_TASK TO COMPLETE_.
Edit the items below so that every "beige wall tile" becomes "tan wall tile", and leave everything else unchanged.

· · · ·

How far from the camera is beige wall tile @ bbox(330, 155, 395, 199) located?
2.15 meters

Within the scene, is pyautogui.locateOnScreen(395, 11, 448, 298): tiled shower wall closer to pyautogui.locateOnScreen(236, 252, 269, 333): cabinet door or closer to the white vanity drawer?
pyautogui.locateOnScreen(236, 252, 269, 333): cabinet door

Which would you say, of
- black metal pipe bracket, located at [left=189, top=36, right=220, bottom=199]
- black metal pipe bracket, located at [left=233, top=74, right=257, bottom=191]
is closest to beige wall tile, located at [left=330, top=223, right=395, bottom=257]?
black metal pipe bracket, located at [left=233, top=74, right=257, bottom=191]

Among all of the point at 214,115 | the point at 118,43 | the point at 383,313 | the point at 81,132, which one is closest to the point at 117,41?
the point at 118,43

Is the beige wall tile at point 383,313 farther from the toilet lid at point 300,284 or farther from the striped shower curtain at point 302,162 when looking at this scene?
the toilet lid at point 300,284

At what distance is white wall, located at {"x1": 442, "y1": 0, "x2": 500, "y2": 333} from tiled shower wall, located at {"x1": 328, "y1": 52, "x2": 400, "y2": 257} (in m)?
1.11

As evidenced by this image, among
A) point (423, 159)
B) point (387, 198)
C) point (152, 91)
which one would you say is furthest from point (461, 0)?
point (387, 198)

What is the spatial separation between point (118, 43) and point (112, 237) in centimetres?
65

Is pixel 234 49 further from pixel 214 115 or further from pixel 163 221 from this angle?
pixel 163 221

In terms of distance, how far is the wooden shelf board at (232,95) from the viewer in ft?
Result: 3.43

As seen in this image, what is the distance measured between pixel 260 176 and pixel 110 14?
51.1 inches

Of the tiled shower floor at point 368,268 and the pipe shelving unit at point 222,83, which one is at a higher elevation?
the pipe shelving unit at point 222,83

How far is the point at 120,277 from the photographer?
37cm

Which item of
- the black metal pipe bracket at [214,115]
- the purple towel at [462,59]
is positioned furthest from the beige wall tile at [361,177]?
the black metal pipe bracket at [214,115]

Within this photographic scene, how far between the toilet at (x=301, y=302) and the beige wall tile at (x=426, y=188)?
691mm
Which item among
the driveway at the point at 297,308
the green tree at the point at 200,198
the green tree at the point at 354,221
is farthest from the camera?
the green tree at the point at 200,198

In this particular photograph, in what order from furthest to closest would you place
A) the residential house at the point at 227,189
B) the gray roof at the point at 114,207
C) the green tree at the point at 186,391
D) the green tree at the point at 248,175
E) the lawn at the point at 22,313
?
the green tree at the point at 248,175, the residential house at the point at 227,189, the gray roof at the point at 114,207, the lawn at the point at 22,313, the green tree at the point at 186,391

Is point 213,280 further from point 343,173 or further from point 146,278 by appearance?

· · · ·

_COMPLETE RESPONSE_.
How far from the camera is tan wall tile @ bbox(330, 155, 395, 199) located?
2.15 meters

Within the scene, is pyautogui.locateOnScreen(395, 11, 448, 298): tiled shower wall closer to pyautogui.locateOnScreen(236, 252, 269, 333): cabinet door or closer to the white vanity drawer?
pyautogui.locateOnScreen(236, 252, 269, 333): cabinet door

Which would you say, of
- black metal pipe bracket, located at [left=189, top=36, right=220, bottom=199]
- black metal pipe bracket, located at [left=233, top=74, right=257, bottom=191]
is closest to tan wall tile, located at [left=330, top=223, right=395, bottom=257]?
black metal pipe bracket, located at [left=233, top=74, right=257, bottom=191]

Among all of the point at 214,115 | the point at 118,43 | the point at 383,313 | the point at 81,132, which one is closest to the point at 117,41?
the point at 118,43

Is the tan wall tile at point 383,313 farther from the toilet lid at point 300,284 or farther from the striped shower curtain at point 302,162 when looking at this scene?
the toilet lid at point 300,284

At what distance is white wall, located at {"x1": 442, "y1": 0, "x2": 500, "y2": 333} from tiled shower wall, located at {"x1": 328, "y1": 52, "x2": 400, "y2": 257} (in m)?
1.11

As evidenced by this image, among
A) point (423, 159)
B) point (387, 198)
C) point (152, 91)
which one would you say is furthest from point (461, 0)?
point (387, 198)

What is the spatial separation between point (118, 43) and point (112, 237) in centimetres?
65

Is pixel 234 49 further from pixel 214 115 or further from pixel 163 221 from this angle?
pixel 163 221

In terms of distance, how far is the wooden shelf board at (232,95) from the viewer in ft?
Result: 3.43

As seen in this image, what is the distance measured between pixel 260 176 and pixel 110 14?
51.1 inches

Of the tiled shower floor at point 368,268 and the pipe shelving unit at point 222,83, which one is at a higher elevation?
the pipe shelving unit at point 222,83

How far is the point at 120,277 from the photographer?
37cm

Which item of
- the black metal pipe bracket at [214,115]
- the purple towel at [462,59]
is positioned furthest from the tan wall tile at [361,177]?
the black metal pipe bracket at [214,115]

Within this photographic scene, how far between the toilet at (x=301, y=302) and the tan wall tile at (x=426, y=188)?
691mm
Which item among
the driveway at the point at 297,308
the green tree at the point at 200,198
the green tree at the point at 354,221
is farthest from the camera?
the green tree at the point at 200,198

In this particular photograph, in what order from furthest to closest would you place
A) the residential house at the point at 227,189
B) the gray roof at the point at 114,207
C) the green tree at the point at 186,391
D) the green tree at the point at 248,175
E) the lawn at the point at 22,313
?
the green tree at the point at 248,175, the residential house at the point at 227,189, the gray roof at the point at 114,207, the lawn at the point at 22,313, the green tree at the point at 186,391

Is point 213,280 further from point 343,173 or further from point 146,278 by appearance?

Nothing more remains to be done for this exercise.